Material supplied

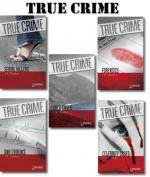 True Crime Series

--

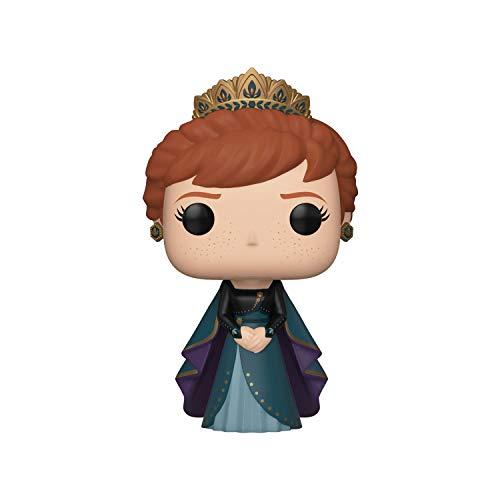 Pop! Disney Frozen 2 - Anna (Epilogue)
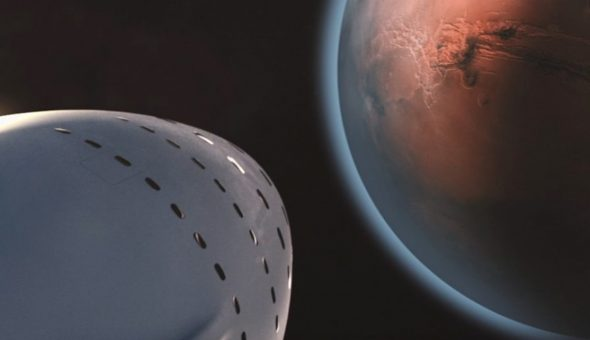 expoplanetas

...

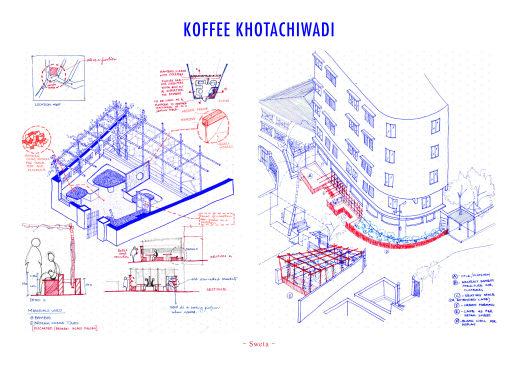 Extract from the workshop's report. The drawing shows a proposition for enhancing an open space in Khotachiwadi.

What you are asked to do
Above are records; write out the lines from the one with "Pop! Disney Frozen 2 - Anna (Epilogue)" down to the one with "expoplanetas", exactly, leaving the pictures out.

Your response
 Pop! Disney Frozen 2 - Anna (Epilogue)
 expoplanetas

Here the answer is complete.